** BEGIN **

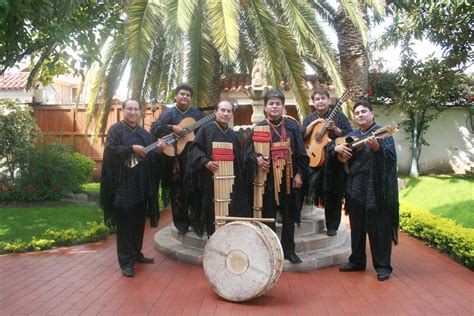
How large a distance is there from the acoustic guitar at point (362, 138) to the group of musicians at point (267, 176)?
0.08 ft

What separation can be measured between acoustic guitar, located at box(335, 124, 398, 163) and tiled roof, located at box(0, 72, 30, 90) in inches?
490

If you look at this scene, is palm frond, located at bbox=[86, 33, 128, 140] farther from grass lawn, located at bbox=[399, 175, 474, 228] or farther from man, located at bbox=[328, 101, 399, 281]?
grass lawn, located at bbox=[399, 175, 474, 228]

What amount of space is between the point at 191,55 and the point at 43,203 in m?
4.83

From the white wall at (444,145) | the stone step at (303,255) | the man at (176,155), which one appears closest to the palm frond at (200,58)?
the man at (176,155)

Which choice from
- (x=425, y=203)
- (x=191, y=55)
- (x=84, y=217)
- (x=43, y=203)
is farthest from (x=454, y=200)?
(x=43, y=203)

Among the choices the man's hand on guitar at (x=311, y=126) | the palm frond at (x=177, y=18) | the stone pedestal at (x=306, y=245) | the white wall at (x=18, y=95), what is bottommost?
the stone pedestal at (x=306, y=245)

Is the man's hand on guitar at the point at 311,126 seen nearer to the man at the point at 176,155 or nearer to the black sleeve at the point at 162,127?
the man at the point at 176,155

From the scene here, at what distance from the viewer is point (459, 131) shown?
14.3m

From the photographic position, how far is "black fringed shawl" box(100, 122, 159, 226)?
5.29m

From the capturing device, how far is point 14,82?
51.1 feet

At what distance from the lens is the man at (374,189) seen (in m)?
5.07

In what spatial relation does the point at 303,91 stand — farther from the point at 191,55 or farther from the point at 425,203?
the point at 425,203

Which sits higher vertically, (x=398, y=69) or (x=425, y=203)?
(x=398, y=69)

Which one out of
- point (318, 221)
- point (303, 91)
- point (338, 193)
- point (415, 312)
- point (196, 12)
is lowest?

** END **

### Objective
Rewrite all the items above, changing every "palm frond" to "palm leaf" and keeping everything else the same. Omit the pictures.

### Final result
How large a distance is there from the acoustic guitar at point (362, 138) to the group of musicians at point (267, 176)?
0.08 ft

What separation can be measured between acoustic guitar, located at box(335, 124, 398, 163) and tiled roof, located at box(0, 72, 30, 90) in inches?
490

If you look at this scene, is palm leaf, located at bbox=[86, 33, 128, 140] farther from grass lawn, located at bbox=[399, 175, 474, 228] or farther from man, located at bbox=[328, 101, 399, 281]?
grass lawn, located at bbox=[399, 175, 474, 228]

What amount of space is between the point at 191,55 and the point at 43,203 in m?
4.83

From the white wall at (444,145) | the stone step at (303,255) | the man at (176,155), which one appears closest to the palm leaf at (200,58)?
the man at (176,155)

Which choice from
- (x=425, y=203)
- (x=191, y=55)
- (x=84, y=217)
- (x=43, y=203)
is farthest from (x=454, y=200)?
(x=43, y=203)

Among the choices the man's hand on guitar at (x=311, y=126) | the palm leaf at (x=177, y=18) | the stone pedestal at (x=306, y=245) | the white wall at (x=18, y=95), what is bottommost?
the stone pedestal at (x=306, y=245)

Is the man's hand on guitar at the point at 311,126 seen nearer to the man at the point at 176,155 or nearer to the black sleeve at the point at 162,127?
the man at the point at 176,155

From the scene here, at what distance from the viewer is point (459, 131) shown?
14.3m

From the photographic position, how far is "black fringed shawl" box(100, 122, 159, 226)?
5.29m

From the capturing device, how far is point 14,82?
51.1 feet

At what distance from the lens is the man at (374,189) seen (in m)?
5.07

In what spatial relation does the point at 303,91 stand — farther from the point at 191,55 or farther from the point at 425,203?
the point at 425,203

Which sits higher vertically, (x=398, y=69) or (x=425, y=203)?
(x=398, y=69)

Which one out of
- point (318, 221)
- point (303, 91)
- point (338, 193)
- point (415, 312)
- point (196, 12)
is lowest?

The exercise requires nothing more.